Boston’s Mass Bay Brewing Co. (also owners of Harpoon) has made a real niche for itself in the word of wheat beers. Its UFO or “Unfiltered Offering” comes in a variety of flavors including: Hefeweizen, Raspberry, Apricadabra, Pineapple, and various seasonal offerings. But, it shines with its UFO White. This 4.8 percent beer gets its flavor from orange peel and coriander and is best served with an orange slice and accompanied by a sunny day.

Brewery Ommegang Witte

One of the coolest breweries in the US, Brewery Ommegang looks more like it belongs in Belgium than the wilds of New York near Cooperstown. The brewery has won many awards for its Belgian-style beers and one of the best is its Witte. This hazy, wheat beer is made in the traditional Belgian style. Opening a bottle will make you feel like you’ve been transported to Europe, even if you’re drinking it in a 200-square-foot apartment in New York City.
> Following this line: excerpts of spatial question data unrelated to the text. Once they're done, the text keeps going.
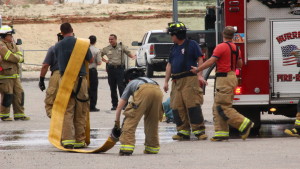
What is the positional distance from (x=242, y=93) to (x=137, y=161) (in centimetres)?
377

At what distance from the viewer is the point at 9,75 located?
18875 millimetres

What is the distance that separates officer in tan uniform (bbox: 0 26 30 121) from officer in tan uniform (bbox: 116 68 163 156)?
685 centimetres

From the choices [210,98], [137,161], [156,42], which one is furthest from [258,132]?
[156,42]

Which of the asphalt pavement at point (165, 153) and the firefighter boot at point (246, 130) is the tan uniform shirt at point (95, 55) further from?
the firefighter boot at point (246, 130)

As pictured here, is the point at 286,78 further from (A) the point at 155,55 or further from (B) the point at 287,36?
(A) the point at 155,55

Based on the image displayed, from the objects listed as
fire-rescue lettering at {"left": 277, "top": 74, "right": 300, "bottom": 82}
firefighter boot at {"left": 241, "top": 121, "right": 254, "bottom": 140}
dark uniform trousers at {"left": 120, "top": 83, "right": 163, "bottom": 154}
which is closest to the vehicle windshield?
fire-rescue lettering at {"left": 277, "top": 74, "right": 300, "bottom": 82}

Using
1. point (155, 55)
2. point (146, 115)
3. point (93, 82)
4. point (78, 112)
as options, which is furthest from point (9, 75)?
point (155, 55)

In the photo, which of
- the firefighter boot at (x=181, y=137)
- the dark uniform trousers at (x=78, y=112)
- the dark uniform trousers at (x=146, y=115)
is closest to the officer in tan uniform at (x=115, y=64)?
the firefighter boot at (x=181, y=137)

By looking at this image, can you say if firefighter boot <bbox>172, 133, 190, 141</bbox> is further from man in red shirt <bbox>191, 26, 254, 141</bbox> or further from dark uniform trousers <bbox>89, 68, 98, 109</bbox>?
dark uniform trousers <bbox>89, 68, 98, 109</bbox>

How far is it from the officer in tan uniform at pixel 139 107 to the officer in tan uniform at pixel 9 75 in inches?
270

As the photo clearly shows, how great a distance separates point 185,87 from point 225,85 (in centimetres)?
71

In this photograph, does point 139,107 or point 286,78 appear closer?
point 139,107

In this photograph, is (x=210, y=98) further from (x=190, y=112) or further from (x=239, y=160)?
(x=239, y=160)

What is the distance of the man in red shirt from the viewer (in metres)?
14.2
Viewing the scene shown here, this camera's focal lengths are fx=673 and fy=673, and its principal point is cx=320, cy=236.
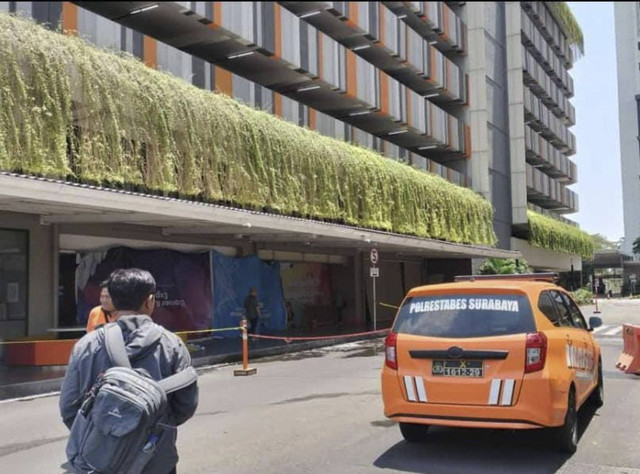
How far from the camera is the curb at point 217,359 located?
1098 cm

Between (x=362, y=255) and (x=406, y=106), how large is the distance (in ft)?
31.7

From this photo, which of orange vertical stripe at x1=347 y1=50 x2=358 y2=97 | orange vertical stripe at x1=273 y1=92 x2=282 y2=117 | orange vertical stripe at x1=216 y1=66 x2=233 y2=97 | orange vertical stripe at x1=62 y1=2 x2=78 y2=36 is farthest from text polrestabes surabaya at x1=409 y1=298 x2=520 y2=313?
orange vertical stripe at x1=347 y1=50 x2=358 y2=97

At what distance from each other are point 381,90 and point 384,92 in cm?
30

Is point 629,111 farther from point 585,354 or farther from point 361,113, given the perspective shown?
point 585,354

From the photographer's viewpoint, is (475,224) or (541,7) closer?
(475,224)

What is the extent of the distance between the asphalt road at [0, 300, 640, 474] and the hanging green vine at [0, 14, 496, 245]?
5.65m

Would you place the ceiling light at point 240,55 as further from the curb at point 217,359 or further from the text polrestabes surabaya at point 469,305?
the text polrestabes surabaya at point 469,305

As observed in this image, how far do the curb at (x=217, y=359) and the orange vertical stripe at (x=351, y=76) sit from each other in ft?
38.5

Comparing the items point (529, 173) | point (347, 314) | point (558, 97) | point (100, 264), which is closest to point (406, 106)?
point (347, 314)

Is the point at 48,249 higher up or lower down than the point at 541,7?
lower down

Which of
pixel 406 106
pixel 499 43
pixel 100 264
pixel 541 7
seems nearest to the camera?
pixel 100 264

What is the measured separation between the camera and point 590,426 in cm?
769

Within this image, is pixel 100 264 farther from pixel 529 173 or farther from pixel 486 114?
pixel 529 173

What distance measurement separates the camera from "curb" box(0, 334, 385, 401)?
11.0 meters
Boulevard Unfiltered Wheat

The best-selling craft beer in the Midwest, Boulevard Unfiltered Wheat is light and refreshing with a subtle hint of citrus. After one sip of this 4.4 percent, cloudy wheat beer you’ll know why it’s so popular. Grab a six-pack and find a nice sunny spot to just drink a few beers and watch the world go by.

Dogfish Head Namaste White

Dogfish Head founder Sam Calagione is a true innovator when it comes to craft beer. But, sometimes it makes more sense to make a classic, traditional beer instead of one made with ingredients from King Midas’ tomb. This 4.8 percent white ale is made in the traditional Belgian-style. But, just because it’s traditional that doesn’t mean it’s lacking in flavor — which it draws from dried orange slices, lemongrass, peppercorns, and coriander.

Cigar City Florida Cracker

This 5.5 percent white ale is made with orange peel, un-malted wheat, and coriander. It’s fermented using Belgian yeast to give it an authentic hefeweizen flavor. This award-winning beer is chocked full of flavor, including orange zest, various spice, and lime peels. It’s perfect for a humid, Florida day or wherever you happen to crack one open.